Using gganimate to understand different preprocessing methods


Maya S
I am a junior majoring in BME and minoring in CS at Hopkins. My focus area is in data science and my interests are in the intersection between technology and healthcare.

Using gganimate to understand different preprocessing methods

This animation visualizes how different preprocessing methods (raw, log-transformed, scaled, and log-scaled) affect t-SNE dimensionality reduction in spatial transcriptomics data. Each frame represents a different transformation method, highlighting variations in clustering and structure.

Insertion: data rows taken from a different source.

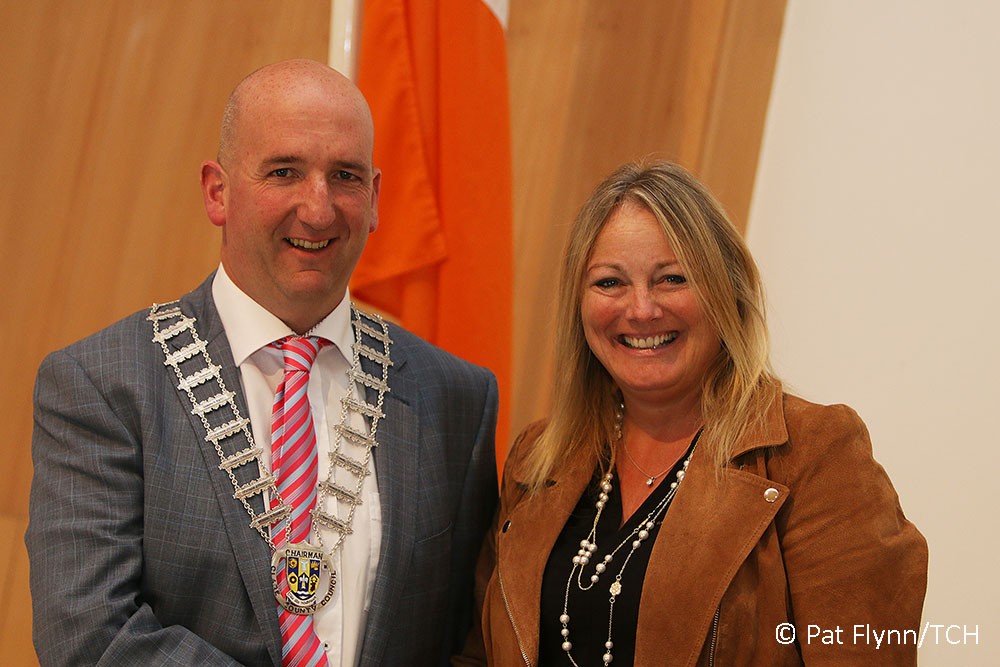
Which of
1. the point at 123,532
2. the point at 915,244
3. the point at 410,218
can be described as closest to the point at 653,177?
the point at 410,218

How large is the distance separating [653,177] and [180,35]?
6.04ft

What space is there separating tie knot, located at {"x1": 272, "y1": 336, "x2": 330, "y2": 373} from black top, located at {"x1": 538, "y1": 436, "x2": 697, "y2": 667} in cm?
57

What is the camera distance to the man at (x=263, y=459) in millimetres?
1814

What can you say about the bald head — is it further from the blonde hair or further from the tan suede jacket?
the tan suede jacket

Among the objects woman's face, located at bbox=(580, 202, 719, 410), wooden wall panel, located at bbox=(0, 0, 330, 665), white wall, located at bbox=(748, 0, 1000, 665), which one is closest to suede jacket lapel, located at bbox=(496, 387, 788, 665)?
woman's face, located at bbox=(580, 202, 719, 410)

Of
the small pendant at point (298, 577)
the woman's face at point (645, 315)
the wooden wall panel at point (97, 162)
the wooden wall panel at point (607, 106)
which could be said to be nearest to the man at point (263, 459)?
the small pendant at point (298, 577)

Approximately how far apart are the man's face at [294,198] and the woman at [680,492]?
462 mm

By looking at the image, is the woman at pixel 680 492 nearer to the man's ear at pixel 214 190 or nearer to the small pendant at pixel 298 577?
→ the small pendant at pixel 298 577

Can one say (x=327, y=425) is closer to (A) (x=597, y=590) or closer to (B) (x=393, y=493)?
(B) (x=393, y=493)

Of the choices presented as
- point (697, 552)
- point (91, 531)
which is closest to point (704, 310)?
point (697, 552)

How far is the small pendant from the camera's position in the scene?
187 centimetres

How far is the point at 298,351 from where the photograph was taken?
2.01 m

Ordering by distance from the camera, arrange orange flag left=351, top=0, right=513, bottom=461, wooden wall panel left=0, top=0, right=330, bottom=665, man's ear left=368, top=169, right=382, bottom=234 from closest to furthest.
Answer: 1. man's ear left=368, top=169, right=382, bottom=234
2. orange flag left=351, top=0, right=513, bottom=461
3. wooden wall panel left=0, top=0, right=330, bottom=665

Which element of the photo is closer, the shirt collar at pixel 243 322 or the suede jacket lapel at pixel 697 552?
the suede jacket lapel at pixel 697 552
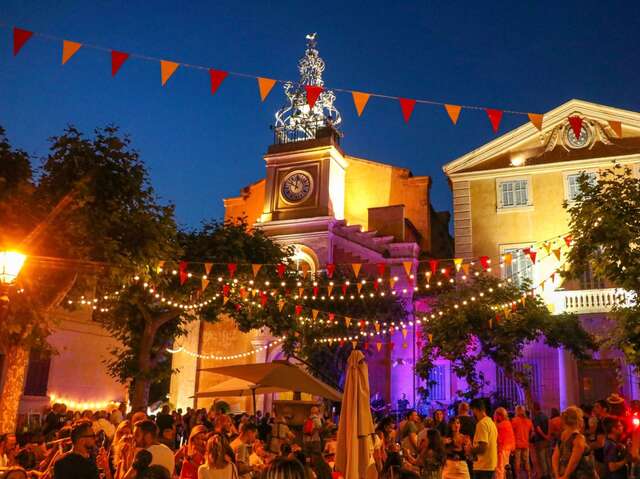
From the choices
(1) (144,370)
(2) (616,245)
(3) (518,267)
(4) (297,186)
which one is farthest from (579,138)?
(1) (144,370)

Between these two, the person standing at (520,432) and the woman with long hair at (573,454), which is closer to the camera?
the woman with long hair at (573,454)

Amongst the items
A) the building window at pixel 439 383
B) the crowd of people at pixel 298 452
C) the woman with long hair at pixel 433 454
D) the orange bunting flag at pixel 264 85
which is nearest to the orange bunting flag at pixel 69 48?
the orange bunting flag at pixel 264 85

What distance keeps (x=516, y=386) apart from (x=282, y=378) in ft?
42.2

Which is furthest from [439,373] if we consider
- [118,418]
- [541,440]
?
[118,418]

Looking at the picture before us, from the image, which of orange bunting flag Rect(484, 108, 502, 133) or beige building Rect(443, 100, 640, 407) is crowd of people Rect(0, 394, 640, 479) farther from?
beige building Rect(443, 100, 640, 407)

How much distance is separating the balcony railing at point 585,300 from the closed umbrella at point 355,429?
14.1m

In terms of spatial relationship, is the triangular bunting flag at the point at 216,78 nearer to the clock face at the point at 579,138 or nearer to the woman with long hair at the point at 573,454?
the woman with long hair at the point at 573,454

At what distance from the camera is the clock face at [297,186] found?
28469mm

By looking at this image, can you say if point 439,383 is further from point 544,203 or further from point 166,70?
point 166,70

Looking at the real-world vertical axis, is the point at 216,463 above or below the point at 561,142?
below

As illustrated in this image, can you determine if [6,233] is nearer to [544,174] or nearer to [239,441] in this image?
[239,441]

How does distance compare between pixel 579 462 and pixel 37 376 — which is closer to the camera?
pixel 579 462

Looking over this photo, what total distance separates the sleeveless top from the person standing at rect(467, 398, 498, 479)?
1546 mm

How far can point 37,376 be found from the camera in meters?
22.7
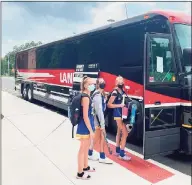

The effect of normalization and transformation on dimensionality reduction is clearly evident in the animation. In the raw data analysis, the clusters appear less defined and may be dominated by high-expression genes, leading to less biologically meaningful groupings. The log transformation graph helps mitigate extreme values, leading to a more balanced distribution and better separation of clusters. The scaling graph ensures all genes contribute equally, reducing bias from highly variable genes. This results in a more evenly distributed embedding. The log + scaling graph is a combination that often produces the most distinct and compact clusters, revealing underlying biological patterns more effectively.

The animation visually confirms that unprocessed data often leads to noisy, unstructured embeddings, whereas transformations like log-scaling enhance the clarity of biological groupings.

I used code from in class when we learned about gganimate and ChatGPT to implement and format my animated graph.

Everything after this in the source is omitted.